— Par René Ladouceur —
Chassez les intrigues de la politique, elles reviennent toujours au galop ! Alors que les Guyanais commencent à peine à goûter les plaisirs de «l’allègement des mesures de freinage » engagées contre la propagation de la Covid-19, des rumeurs courent les couloirs du pouvoir et les calculs y vont à la vitesse des ordinateurs. La machine politicienne s’est remise en route à plein tube, à supposer d’ailleurs qu’elle ne se soit jamais arrêtée. La politique est en effet un monde sans repos dans lequel on ne dort toujours que d’un œil.
A dire vrai, le contexte actuel n’est vraiment pas de nature à détendre l’atmosphère. Tant s’en faut.
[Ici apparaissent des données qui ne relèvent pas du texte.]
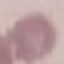

Result: no malaria parasites seen. Thin smear of blood. Photographed with a smartphone camera at the microscope eyepiece. Giemsa-stained preparation. Cell patch, automatically extracted from a larger field of view and resized to 64 × 64 pixels.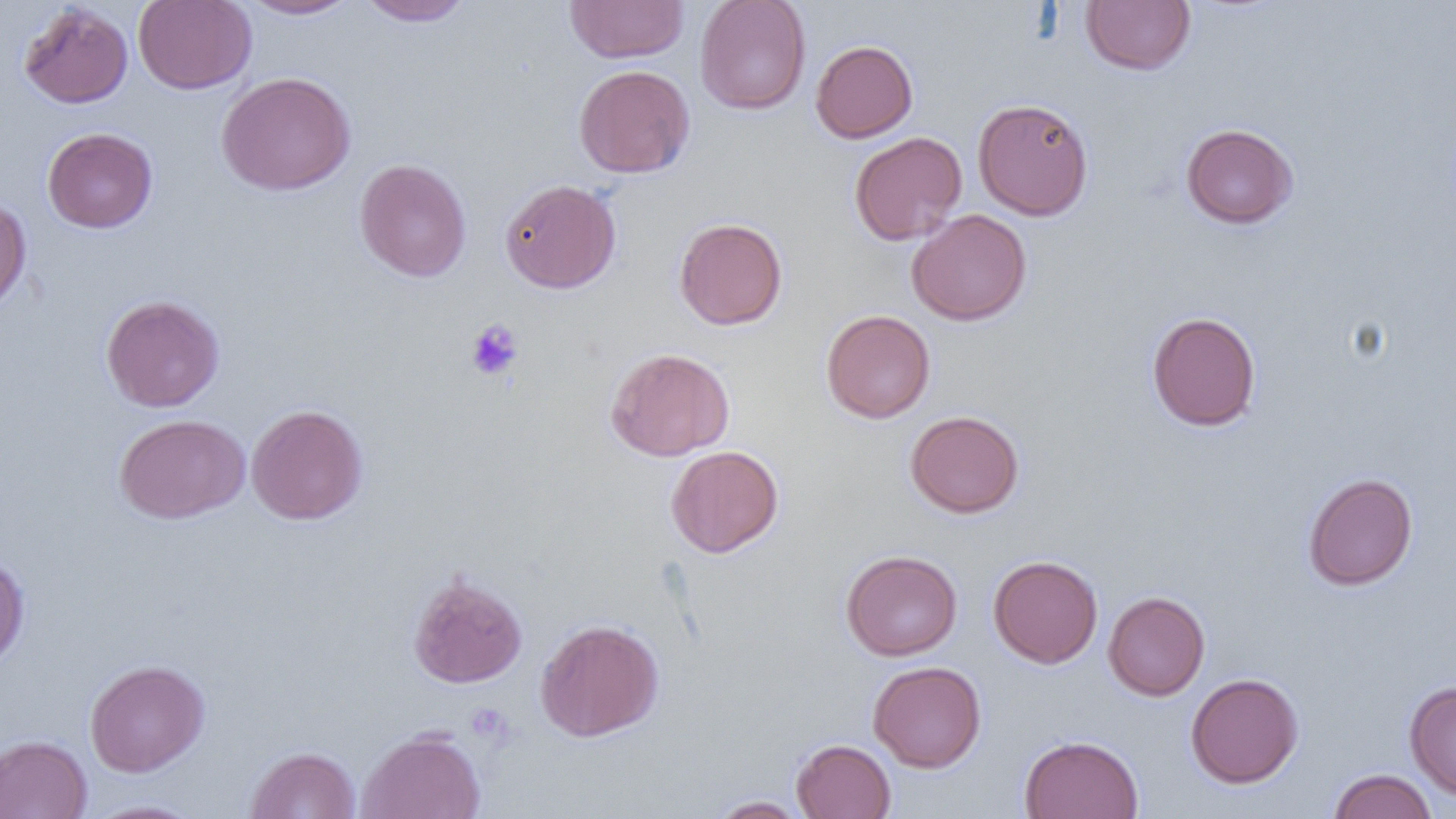
Approximate bounding boxes as (x1,y1)-(x2,y2) corner pairs in pixels. Uninfected red blood cell locations: (133,0)-(256,94), (238,0)-(359,20), (564,0)-(690,64), (695,0)-(811,115), (1081,0)-(1195,75), (358,1)-(475,27), (18,2)-(134,109), (810,40)-(918,143), (574,64)-(695,179), (216,71)-(356,195), (972,97)-(1094,220), (1180,123)-(1299,229), (42,127)-(157,233), (849,131)-(967,246), (354,159)-(471,282), (499,178)-(621,294), (0,196)-(32,316), (906,209)-(1032,325), (674,217)-(788,330), (101,294)-(225,412), (821,309)-(936,423), (1146,311)-(1261,432), (605,347)-(735,462), (246,403)-(369,526), (905,409)-(1025,518), (114,414)-(250,524), (665,445)-(784,558), (1302,472)-(1418,591), (840,549)-(963,661), (0,554)-(30,673), (988,554)-(1103,668), (408,572)-(527,689), (1103,591)-(1210,701), (535,618)-(664,742), (85,659)-(210,777), (867,661)-(986,773), (1186,672)-(1304,789), (1404,680)-(1456,800), (357,727)-(486,819), (0,734)-(92,819), (1019,734)-(1144,819), (790,738)-(897,819), (245,746)-(360,818), (1327,769)-(1437,819), (708,795)-(810,818), (84,798)-(206,819). Platelet locations: (466,319)-(523,381). Slide-level diagnosis: no evidence of blood parasites. Optical microscopy. Image is 1456×819 pixels. Single field of view. Thin blood smear. Captured at 1000x magnification.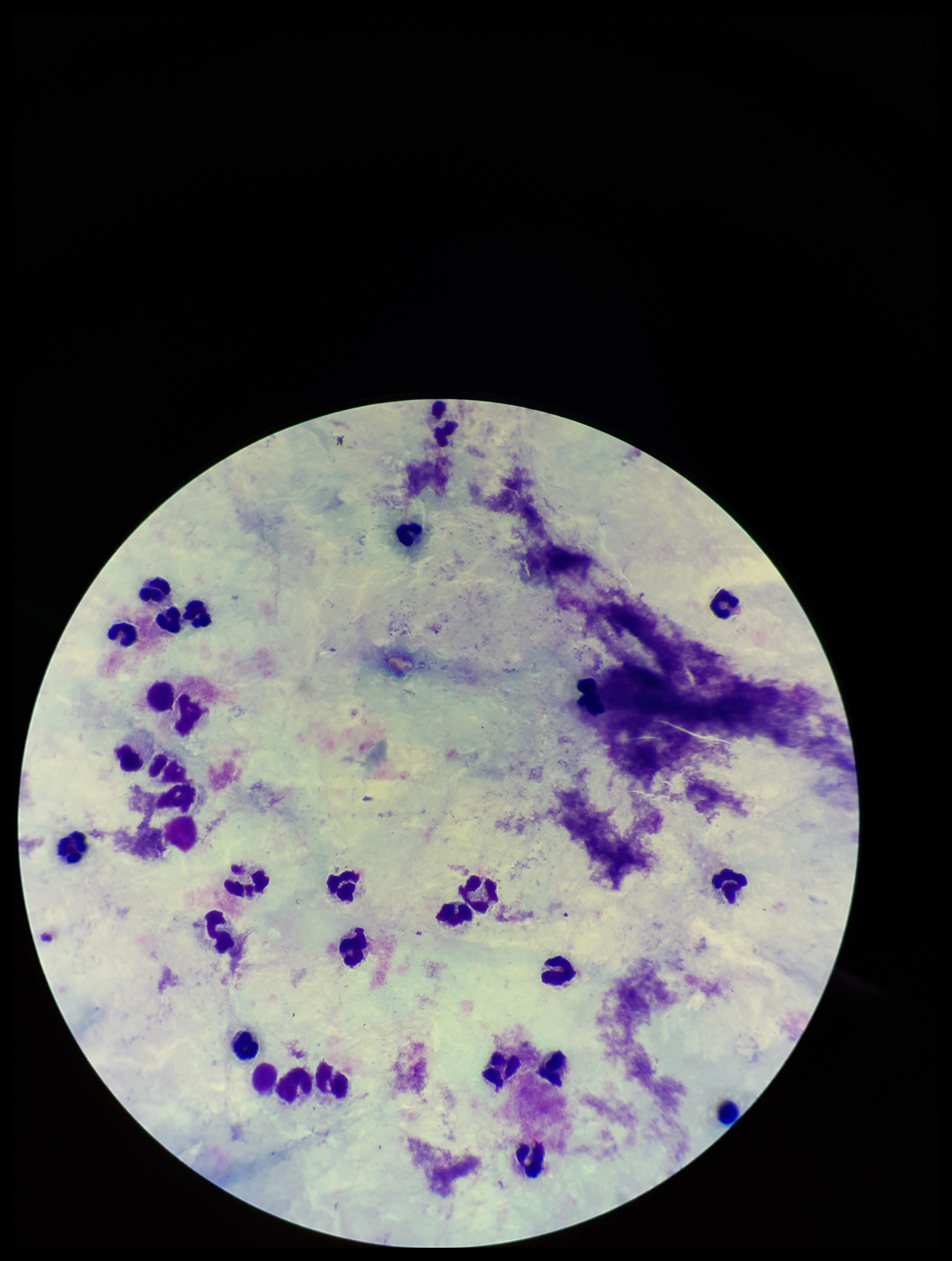
Parasite count: 0. Patient malaria status: negative. Image is 952×1261 pixels. Plasmodium parasites: none detected. Photographed through the microscope eyepiece with a smartphone camera. Leukocyte count: 29. Giemsa stain. Preparation: thick blood smear. One field from this slide.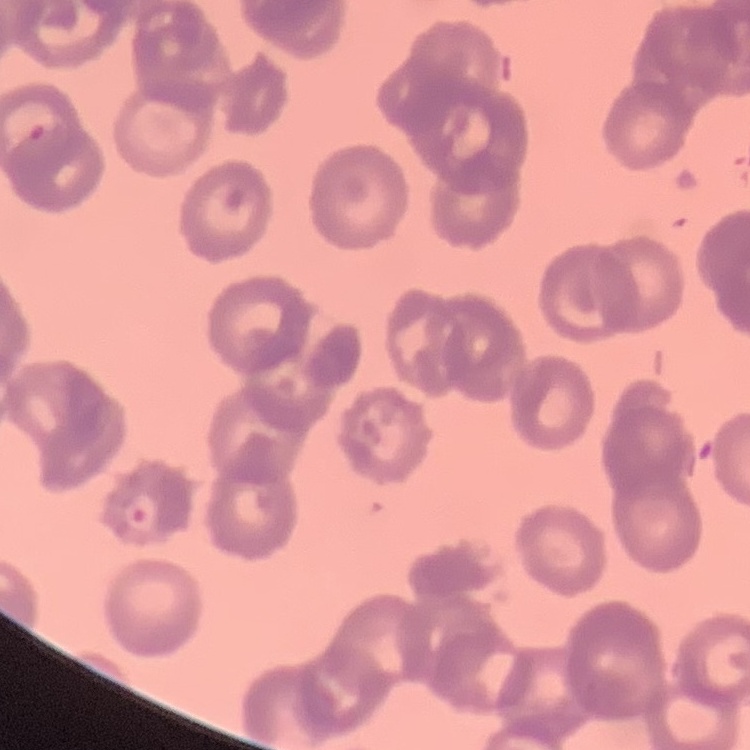

{
  "red_blood_cell_morphology": "rouleaux formation",
  "stain": "Field's or Giemsa",
  "preparation": "thin peripheral smear",
  "image_type": "square crop of a larger photomicrograph"
}Identify the cell.
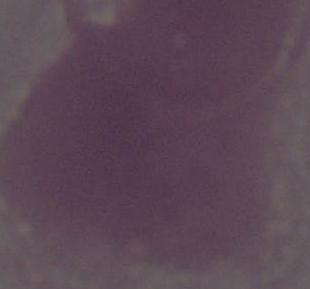

This is an erythrocyte.

Captured at 1000x magnification. Photomicrograph.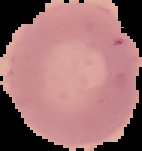
Summary:
  - Result: no malaria parasites detected
  - Image size: 142×151 pixels
  - Image type: segmented cell region with the area outside set to black
  - Preparation: thin blood film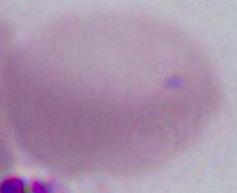

1000x magnification. An erythrocyte is seen. Micrograph.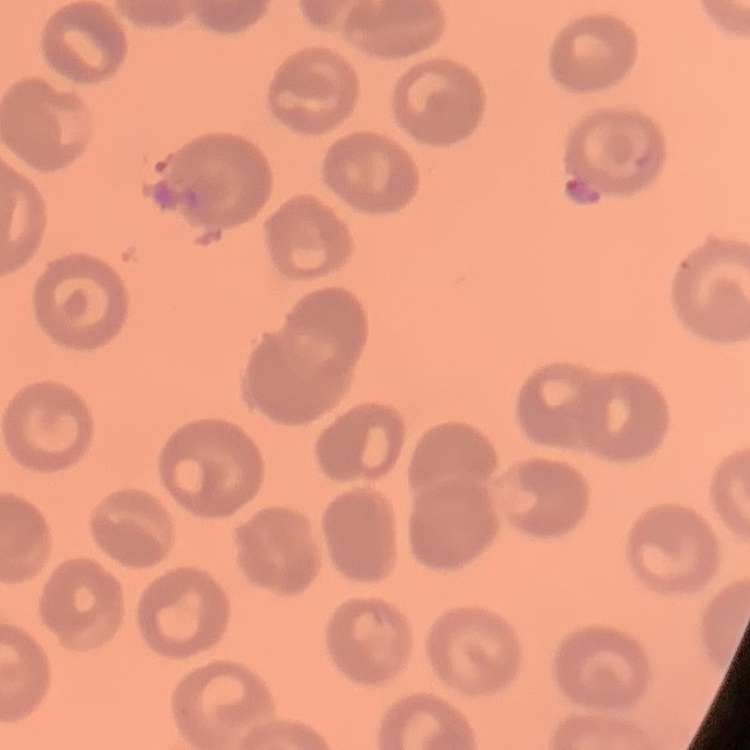

{
  "erythrocyte_morphology": "no rouleaux formation",
  "preparation": "thin blood film",
  "image_type": "one tile cut from a larger photomicrograph",
  "stain": "Field's or Giemsa"
}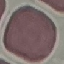

Result: negative for malaria parasites. Cell patch, automatically extracted from a larger field of view and resized to 64 × 64 pixels. Giemsa stain. Photographed with a smartphone camera at the microscope eyepiece. Thin blood film.Identify the parasite.
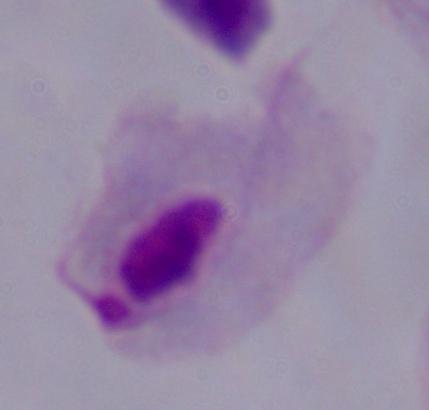
This is a trichomonad.

Captured at 1000x magnification. Photomicrograph.Assess this cell for malaria.
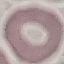
It is uninfected.

Summary:
  - Stain: Giemsa
  - Capture: smartphone camera at the microscope eyepiece
  - Preparation: thin blood smear
  - Image type: automatically extracted cell patch, resized to 64 × 64 pixels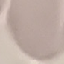 Malaria status: uninfected. Cell patch, automatically extracted from a larger field of view and resized to 64 × 64 pixels. Giemsa-stained preparation. Thin smear of blood. Photographed with a smartphone camera at the microscope eyepiece.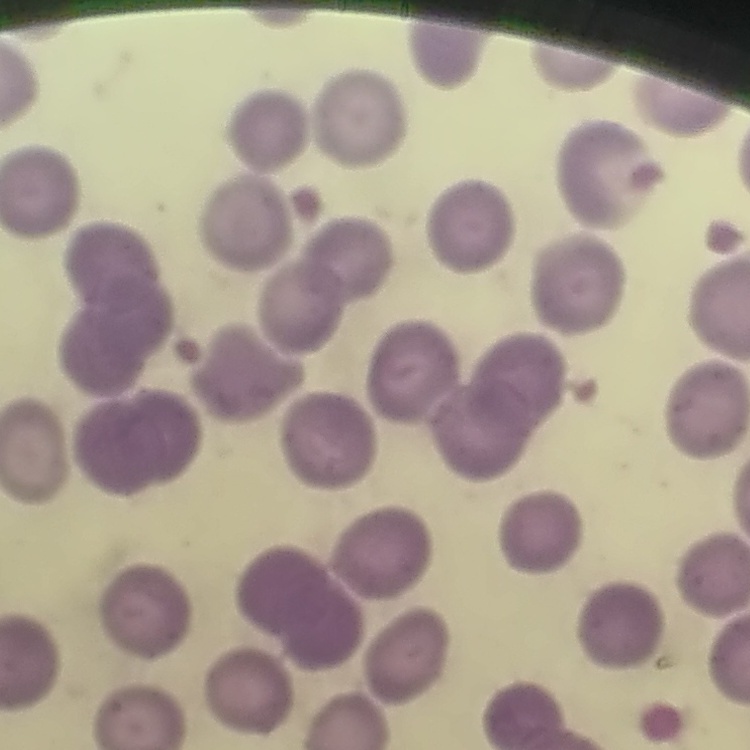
La crise sanitaire a modifié tant de choses que l’on est obligé de prendre en compte l’état du territoire d’aujourd’hui pour faire face à l’infernal calendrier qui l’attend d’ici l’an prochain : élections sénatoriales à la fin du mois de septembre, suite des élections municipales en octobre prochain puis cap sur l’élection à la CTG de mars 2021, avec une campagne ouverte probablement dès le mois de novembre.
Si la Covid-19 ne se réveille pas, c’est donc une furieuse course de haies électorales qui attend les partis politiques et les Guyanais. Bien entendu, dans cet agenda, les ambitions à la CTG dictent toutes les stratégies. Pour espérer peser sur l’échiquier, l’heure, pour toute notre classe politique, est donc venue de rebattre ses cartes. A commencer dans la conduite des affaires d’une Guyane économiquement et socialement cul par-dessus tête, avec un taux de pauvreté désormais de 53%, selon une note de l’INSEE publiée en juillet dernier et passée complètement inaperçue. Pour méconnu qu’il soit, ce chiffre ne nous éclaire pas moins sur le niveau de notre enlisement. La Guyane se retrouve en état d’urgence avec la menace de faillites en masse, de vagues de chômeurs, de dettes galopantes, de déficits vertigineux.
On touche du doigt ici tout l’intérêt du projet de transformation qui manque encore à la Guyane et qui, sous peine d’une déflagration économique et sociale, devra absolument trouver son incarnation en mars 2021.
Le responsable politique qui incarnera ce projet de transformation doit d’abord comprendre qu’être contre la France ne définit pas une politique et que la Guyane a besoin non de partis assujettis mais de partis indépendants, capables de projets audacieux.
Ce responsable politique devra donc appartenir à la génération de dirigeants guyanais pour laquelle l’appartenance à la République française n’est plus une mystique. Il devra surtout s’intéresser à la Guyane avant de se passionner pour l’Hexagone qui, en tout état de cause, ne restera pour lui qu’un instrument et un cadre d’actions. Rien de plus. Il ne va s’en saisir que si cela peut faire avancer la Guyane. Et pour cause. La politique, à ses yeux, n’est jamais qu’un moyen d’allier compétence et espérance, rêve et réel, intransigeance et concertation, porté par l’ambition intellectuelle, le sens de l’Histoire, l’imagination du programme mais aussi l’envie que la Guyane se prenne en charge, décide elle-même de ce qui est bon pour elle, règle elle-même ses propres problèmes, produise elle-même ce dont elle a besoin, notamment pour se nourrir et se loger.
Il faut dire que les Guyanais ne peuvent plus ne pas voir qu’ils sont seuls ; que l’Hexagone n’est plus là pour les défendre ; que le gouvernement français -la gestion locale de la crise sanitaire en fait foi- prend ses décisions sans tenir compte ni de leurs points de vue, ni de leurs intérêts.
Les prochaines élections à la CTG apparaissent comme l’occasion de cette clarification. C’est qu’il y a urgence. Plus qu’une affaire de programme, le projet de société auquel aspire un nombre grandissant de Guyanais repose sur un nouvel état d’esprit, une autre façon de penser la politique, une nouvelle manière d’associer les intelligences et de respecter les différences. Une opportunité de se détacher des postures idéologiques et des réflexes claniques. De rassembler la Guyane en enjambant les clivages.
A charge pour nos responsables politiques d’embrayer sur ce désir d’émancipation. Il leur faut vite comprendre ces attentes et incarner un espoir. Du reste ce défi dépasse, et de loin, l’enjeu du prochain scrutin de la CTG. Il s’agit de répondre par des symboles forts et des progrès visibles au communautarisme, à l’insécurité et à la pauvreté qui s’engouffrent sur le terrain déserté même par les forces politiques traditionnelles.
L’évolution statutaire pour une véritable autonomie de gestion n’est plus une option parmi d’autres. Elle est en train de devenir la condition nécessaire de notre survie sur notre continent.